## [WHAT YOU ARE ASKED TO DO]
Output exactly, please, the lines of the records below from the one containing "Sort the following" through the final line.
━━━━━━━━
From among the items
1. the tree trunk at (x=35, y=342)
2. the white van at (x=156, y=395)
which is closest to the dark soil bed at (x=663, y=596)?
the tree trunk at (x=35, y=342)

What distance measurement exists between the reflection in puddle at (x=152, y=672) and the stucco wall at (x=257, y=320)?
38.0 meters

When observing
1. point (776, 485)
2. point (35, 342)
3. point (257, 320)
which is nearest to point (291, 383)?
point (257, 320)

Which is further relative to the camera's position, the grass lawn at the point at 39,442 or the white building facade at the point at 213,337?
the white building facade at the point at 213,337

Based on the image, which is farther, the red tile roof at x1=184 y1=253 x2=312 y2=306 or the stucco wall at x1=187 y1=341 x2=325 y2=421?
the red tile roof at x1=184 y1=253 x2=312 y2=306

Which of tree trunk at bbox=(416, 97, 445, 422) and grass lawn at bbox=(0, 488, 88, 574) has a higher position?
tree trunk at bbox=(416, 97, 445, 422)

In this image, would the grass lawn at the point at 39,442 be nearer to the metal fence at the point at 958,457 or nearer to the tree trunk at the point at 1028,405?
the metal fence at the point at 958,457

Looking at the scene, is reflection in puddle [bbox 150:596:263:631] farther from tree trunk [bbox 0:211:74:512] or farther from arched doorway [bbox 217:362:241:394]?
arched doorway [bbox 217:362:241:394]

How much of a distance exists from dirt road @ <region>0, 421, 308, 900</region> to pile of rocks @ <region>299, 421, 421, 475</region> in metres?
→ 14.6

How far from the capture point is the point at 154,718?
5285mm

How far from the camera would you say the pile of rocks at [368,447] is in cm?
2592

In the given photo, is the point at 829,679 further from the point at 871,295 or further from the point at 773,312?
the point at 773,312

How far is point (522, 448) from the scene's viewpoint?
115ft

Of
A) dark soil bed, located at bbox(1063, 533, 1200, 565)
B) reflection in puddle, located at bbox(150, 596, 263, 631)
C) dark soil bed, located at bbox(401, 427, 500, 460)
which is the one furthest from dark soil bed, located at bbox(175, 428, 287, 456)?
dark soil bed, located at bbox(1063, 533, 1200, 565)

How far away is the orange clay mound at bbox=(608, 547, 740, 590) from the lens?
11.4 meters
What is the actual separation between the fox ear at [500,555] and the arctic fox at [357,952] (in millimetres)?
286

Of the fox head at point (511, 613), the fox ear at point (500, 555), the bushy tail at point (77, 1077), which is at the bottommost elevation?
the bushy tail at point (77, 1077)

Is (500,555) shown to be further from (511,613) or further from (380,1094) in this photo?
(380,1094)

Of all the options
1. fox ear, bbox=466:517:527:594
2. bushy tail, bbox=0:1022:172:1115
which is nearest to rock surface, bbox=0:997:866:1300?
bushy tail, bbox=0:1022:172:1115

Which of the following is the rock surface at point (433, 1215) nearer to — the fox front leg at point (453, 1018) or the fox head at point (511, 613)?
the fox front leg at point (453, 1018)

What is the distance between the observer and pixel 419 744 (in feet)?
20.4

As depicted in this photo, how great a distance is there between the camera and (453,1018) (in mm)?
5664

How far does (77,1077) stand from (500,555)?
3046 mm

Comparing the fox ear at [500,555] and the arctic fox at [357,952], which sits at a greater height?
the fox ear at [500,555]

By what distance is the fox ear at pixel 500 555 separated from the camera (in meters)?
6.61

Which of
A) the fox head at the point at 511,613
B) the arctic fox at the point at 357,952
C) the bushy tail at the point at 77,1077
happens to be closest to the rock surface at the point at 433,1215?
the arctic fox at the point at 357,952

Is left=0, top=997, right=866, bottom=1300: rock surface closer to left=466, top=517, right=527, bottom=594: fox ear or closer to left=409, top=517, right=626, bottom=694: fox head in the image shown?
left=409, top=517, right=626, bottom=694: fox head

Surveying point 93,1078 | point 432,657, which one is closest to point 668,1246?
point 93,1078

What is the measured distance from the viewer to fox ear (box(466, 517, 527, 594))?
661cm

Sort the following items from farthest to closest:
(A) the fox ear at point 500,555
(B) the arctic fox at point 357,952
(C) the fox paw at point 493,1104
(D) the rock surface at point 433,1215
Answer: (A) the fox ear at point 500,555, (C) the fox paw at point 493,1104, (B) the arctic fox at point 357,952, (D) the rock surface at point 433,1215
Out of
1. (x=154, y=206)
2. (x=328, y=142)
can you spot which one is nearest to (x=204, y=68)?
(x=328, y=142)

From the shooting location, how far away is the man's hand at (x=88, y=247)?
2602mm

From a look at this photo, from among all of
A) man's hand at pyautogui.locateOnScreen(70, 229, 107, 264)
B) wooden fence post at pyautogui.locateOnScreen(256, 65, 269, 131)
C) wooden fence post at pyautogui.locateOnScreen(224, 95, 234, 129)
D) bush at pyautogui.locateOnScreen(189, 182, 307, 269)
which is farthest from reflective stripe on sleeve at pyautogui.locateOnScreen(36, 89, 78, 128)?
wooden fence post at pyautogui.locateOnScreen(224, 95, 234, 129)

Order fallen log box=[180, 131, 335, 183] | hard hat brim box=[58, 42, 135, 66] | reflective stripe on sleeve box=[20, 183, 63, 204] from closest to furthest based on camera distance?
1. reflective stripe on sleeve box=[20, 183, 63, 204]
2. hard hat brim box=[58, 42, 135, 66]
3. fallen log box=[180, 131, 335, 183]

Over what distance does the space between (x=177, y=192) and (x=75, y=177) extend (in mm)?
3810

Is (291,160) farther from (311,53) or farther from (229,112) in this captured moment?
━━━━━━━━
## [RESULT]
Sort the following items from farthest to closest:
(A) the fox ear at point 500,555
(B) the arctic fox at point 357,952
(C) the fox paw at point 493,1104
(D) the rock surface at point 433,1215
Answer: (A) the fox ear at point 500,555, (C) the fox paw at point 493,1104, (B) the arctic fox at point 357,952, (D) the rock surface at point 433,1215
Out of
1. (x=154, y=206)
2. (x=328, y=142)
can you spot which one is nearest to (x=204, y=68)?
(x=328, y=142)

From the shooting location, how far away is the man's hand at (x=88, y=247)?
2602mm

From a look at this photo, from among all of
A) man's hand at pyautogui.locateOnScreen(70, 229, 107, 264)
B) wooden fence post at pyautogui.locateOnScreen(256, 65, 269, 131)
C) wooden fence post at pyautogui.locateOnScreen(224, 95, 234, 129)
D) bush at pyautogui.locateOnScreen(189, 182, 307, 269)
which is farthest from reflective stripe on sleeve at pyautogui.locateOnScreen(36, 89, 78, 128)?
wooden fence post at pyautogui.locateOnScreen(224, 95, 234, 129)

Order fallen log box=[180, 131, 335, 183] | hard hat brim box=[58, 42, 135, 66] | reflective stripe on sleeve box=[20, 183, 63, 204] from closest to furthest based on camera distance?
1. reflective stripe on sleeve box=[20, 183, 63, 204]
2. hard hat brim box=[58, 42, 135, 66]
3. fallen log box=[180, 131, 335, 183]

Over what distance does the space between (x=177, y=192) and (x=75, y=177) extend (in mm)?
3810

Is (291,160) farther from (311,53) or farther from (229,112) in this captured moment?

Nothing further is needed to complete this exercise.